Bains et jeux d'été au Crotoy à la Belle Epoque

 

Le début des bains.

Face à l’ensablement de son port, Le Crotoy semble tourner ses aspirations vers d’autres entreprises. L’usage des bains de mer, qui se généralise de plus en plus, et auquel toutes les localités voisines de la mer semblent vouloir prendre part, s’est aussi établi au Crotoy. Vers 1840, le sieur Fanthomme commença par construire sous la butte du moulin, et contre les anciennes murailles de la ville, un petit réduit en planches qu’il décora du titre d’établissement des bains Fanthomme. Des personnes des environs, puis d’Abbeville et d’Amiens, commencèrent par y venir.

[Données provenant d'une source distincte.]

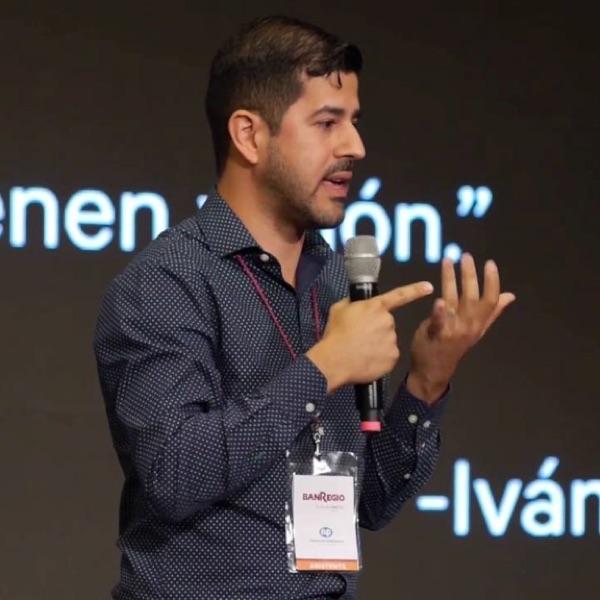 Astrolab: ForoNEXO: Andrés Oliveros — Cómo Dar Rumbo A Tu PyME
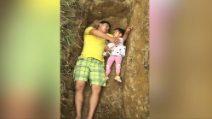 Papà gioca con la bambina in una tomba: il motivo è straziante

La plage, toute de sable fin, chauffée par le soleil, est douce, agréable aux pieds ; les vagues n’y ont point cette rudesse des bains en pleine côte qui convient aux constitutions vigoureuses ; elles ondulent ici plus mollement et conviennent particulièrement aux personnes faibles, aux jeunes femmes, aux enfants maladifs. Beaucoup, si ce n’est tous, y recouvrent la santé et les forces. Aussi le Crotoy est-il spécialement fréquenté par une clientèle de jeunes personnes et d’enfants. On avait même parlé d’y fonder un hôtel de convalescence pour la jeunesse ; une société de médecins de Paris s’était formée à cet effet, mais le projet paraît avoir été abandonné faute de fonds.

 

Des régates pour les enfants.

Les enfants étrangers se plaisent beaucoup au Crotoy parce que la plage de sable est convenable à leurs jeux ; à marée-basse ils courent avec les enfants du pays sur la grève ; ils se déchaussent, marchent pieds nus dans les petites mares d’eau laissées par la mer et dans lesquelles ils lancent de petits navires. Cet exercice, fait sous les yeux des parents, est très salutaire à la santé, et c’est sans doute à cette cause qu’il faut principalement attribuer le bon effet des bains de mer du Crotoy sur les enfants rachitiques et de mauvaise venue. Il a donné à MM. de Puyraimond fils l’idée d’établir au Crotoy des régates d’enfants. Chaque année, à un jour désigné à l’avance, chaque enfant se présente avec son petit navire, qu’il oriente à sa manière pour lui faire atteindre le plus près possible le but placé sur l’autre côté du chenal. Après le concours, les prix sont distribués, et Mme de Puyraimond console les moins heureux par des distributions de bonbons. Ce spectacle est très amusant et rempli d’intérêt.

 

Extrait de : 

Sites et monuments LA CÔTE PICARDE À LA BELLE ÉPOQUE

 

 Collectif

 
  15.8 x 24 cm - 132 pages avec plans, cartes postales anciennes

  Pour en savoir plus sur ce livre...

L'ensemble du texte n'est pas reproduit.